Me lo crucé después de Zenarruza, allá en el camino del norte. Estaba descansando en la espesura al pie de un árbol. Aquel día hacia un calor húmedo y pegajoso. Era de baja estatura, mediano como un hobbit pero extremadamente delgado. Su mochila ocupaba más que el. De lejos me había parecido que era un niño, pero al acercarme comprobé que era mayor...muy mayor. Me saludó alzando la mano y me paré escépticamente a conversar.
Me dijo que se llamaba Pierre, y a pesar de ser francés era muy simpático y agradable, un peregrino diferente: auténtico. Parecía lúcido y a la vez feliz. No hablaba castellano, pero si un correcto inglés. Yo que no lo domino intenté comprender lo que me contaba.
Me enteré, entre otras cosas, de que contaba con varios Caminos a sus espaldas, que tenia 78 tacos, que venía caminando desde su casa en Paris, que pesaba 55 kilos y que haciendo el camino podía llegar a perder cerca de 8. Que iba solo y sin móvil, que no le hacía falta por qué no tenía a nadie a quien llamar. Que no sentía miedo a lo que pudiera acontecerle y que si se moría en el camino mejor que mejor… “morir Caminando es la mejor muerte”. Que iba a Santiago pero sin querer llegar nunca. Sonreía continuamente...

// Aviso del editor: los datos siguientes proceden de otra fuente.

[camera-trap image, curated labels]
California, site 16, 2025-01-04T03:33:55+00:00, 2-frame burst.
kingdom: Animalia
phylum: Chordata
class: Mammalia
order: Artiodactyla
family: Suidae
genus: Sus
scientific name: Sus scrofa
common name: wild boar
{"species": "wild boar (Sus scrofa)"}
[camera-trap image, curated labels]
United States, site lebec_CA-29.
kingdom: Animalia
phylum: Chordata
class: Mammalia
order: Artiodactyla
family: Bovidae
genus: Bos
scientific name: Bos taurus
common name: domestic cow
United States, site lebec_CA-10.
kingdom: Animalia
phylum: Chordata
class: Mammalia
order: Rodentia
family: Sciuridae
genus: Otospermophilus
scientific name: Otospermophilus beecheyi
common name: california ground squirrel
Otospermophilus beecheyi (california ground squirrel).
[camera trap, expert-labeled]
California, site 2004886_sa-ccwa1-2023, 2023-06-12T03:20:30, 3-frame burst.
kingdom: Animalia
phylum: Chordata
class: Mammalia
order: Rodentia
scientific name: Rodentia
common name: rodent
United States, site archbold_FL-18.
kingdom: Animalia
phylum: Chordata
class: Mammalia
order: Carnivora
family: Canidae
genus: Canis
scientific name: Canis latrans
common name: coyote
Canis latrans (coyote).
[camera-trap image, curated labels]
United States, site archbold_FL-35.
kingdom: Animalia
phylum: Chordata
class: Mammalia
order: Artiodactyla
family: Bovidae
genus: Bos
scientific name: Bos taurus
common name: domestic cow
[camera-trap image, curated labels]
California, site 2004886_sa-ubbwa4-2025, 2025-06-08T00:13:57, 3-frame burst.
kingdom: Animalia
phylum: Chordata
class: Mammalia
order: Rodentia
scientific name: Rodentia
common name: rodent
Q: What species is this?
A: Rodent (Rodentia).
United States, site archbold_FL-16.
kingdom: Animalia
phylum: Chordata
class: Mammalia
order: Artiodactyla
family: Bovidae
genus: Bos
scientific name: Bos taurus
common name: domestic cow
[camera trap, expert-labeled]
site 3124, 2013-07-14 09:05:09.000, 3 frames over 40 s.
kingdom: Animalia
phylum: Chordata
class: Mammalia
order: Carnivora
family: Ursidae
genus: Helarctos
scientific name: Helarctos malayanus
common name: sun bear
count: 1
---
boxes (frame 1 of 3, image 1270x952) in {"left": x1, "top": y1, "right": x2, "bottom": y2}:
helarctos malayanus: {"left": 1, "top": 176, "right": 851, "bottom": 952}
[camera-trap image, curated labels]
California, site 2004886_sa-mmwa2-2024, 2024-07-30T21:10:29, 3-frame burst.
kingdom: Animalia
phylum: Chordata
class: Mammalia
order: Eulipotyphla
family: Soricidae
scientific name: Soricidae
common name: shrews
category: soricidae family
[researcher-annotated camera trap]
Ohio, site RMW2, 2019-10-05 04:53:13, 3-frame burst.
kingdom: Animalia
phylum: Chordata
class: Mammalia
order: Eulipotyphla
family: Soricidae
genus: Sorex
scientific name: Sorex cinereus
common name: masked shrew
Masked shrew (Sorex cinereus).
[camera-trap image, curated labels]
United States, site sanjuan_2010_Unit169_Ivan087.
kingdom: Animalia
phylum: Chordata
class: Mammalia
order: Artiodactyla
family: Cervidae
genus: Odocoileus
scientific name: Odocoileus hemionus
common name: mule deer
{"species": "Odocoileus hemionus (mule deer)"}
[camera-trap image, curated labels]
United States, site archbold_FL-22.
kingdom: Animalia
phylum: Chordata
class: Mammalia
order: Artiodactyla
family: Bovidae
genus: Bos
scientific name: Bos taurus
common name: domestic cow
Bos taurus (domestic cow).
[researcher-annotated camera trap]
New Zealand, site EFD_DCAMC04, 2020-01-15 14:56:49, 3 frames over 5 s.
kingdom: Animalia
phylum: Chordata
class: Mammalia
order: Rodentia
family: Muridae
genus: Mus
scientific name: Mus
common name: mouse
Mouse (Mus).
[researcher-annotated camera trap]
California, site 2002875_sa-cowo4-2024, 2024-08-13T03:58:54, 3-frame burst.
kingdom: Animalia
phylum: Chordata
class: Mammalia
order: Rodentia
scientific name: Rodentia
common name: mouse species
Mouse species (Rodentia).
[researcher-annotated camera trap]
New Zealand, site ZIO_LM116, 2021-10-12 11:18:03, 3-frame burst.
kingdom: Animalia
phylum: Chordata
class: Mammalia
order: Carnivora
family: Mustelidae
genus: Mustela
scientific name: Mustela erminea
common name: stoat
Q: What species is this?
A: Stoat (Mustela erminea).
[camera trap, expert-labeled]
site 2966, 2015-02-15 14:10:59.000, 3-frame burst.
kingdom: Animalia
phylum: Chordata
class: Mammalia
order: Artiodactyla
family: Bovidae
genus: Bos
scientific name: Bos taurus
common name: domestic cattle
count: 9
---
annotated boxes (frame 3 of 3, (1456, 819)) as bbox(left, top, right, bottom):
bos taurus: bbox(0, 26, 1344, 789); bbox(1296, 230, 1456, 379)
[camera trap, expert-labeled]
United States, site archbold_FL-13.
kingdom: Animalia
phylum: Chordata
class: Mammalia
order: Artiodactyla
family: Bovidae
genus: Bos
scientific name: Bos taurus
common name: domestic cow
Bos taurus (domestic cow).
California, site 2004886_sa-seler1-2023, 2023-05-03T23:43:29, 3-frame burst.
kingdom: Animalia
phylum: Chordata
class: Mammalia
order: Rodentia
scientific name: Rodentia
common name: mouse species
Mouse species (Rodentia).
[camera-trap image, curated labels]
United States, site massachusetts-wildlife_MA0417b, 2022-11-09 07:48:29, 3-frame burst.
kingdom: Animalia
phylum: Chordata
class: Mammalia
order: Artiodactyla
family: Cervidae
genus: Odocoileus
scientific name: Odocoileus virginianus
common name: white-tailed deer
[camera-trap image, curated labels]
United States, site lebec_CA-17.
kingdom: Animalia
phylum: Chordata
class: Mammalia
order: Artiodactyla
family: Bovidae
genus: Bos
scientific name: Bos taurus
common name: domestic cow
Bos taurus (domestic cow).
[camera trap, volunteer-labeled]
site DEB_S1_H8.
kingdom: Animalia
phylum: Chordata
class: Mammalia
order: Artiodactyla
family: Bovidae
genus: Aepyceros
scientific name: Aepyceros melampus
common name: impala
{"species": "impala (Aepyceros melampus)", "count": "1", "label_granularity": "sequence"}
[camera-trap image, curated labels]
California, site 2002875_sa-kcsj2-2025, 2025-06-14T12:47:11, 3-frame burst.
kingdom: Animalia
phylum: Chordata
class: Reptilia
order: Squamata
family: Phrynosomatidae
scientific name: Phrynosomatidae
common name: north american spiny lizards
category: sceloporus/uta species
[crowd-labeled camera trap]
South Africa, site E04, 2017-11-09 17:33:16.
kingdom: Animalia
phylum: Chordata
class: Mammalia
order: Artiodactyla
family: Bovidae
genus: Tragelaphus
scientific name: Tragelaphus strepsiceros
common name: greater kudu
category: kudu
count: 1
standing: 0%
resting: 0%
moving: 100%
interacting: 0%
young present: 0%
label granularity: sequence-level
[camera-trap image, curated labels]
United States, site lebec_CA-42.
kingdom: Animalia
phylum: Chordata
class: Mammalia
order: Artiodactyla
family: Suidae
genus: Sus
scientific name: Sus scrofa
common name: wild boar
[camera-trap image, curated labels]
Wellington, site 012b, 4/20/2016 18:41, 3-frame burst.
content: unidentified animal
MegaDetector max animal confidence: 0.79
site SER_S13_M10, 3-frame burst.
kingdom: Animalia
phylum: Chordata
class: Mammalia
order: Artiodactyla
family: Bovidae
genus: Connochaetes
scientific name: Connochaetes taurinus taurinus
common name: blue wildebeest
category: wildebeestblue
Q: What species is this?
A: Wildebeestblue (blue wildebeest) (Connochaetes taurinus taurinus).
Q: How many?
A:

…La expresión de su rostro fue lo que más me llamo la atención. Si te fijabas en sus ojos, tenían un fondo como de tristeza, un inmenso, infinito océano en calma, pero sin embargo miraban resueltamente, con un aire retador, como si estuviera inmerso en una aventura y estuviera seguro de que iba a salir triunfante. Era llamativo, pues transmitían un optimismo apabullante y una sosegada calma a partes iguales, y además contagiaba un coraje reconfortante.
Nos despedimos después de una hora de conversación. No lo volví a ver más. En otro camino quizás...
... Aunque no creo que se acuerde de mi.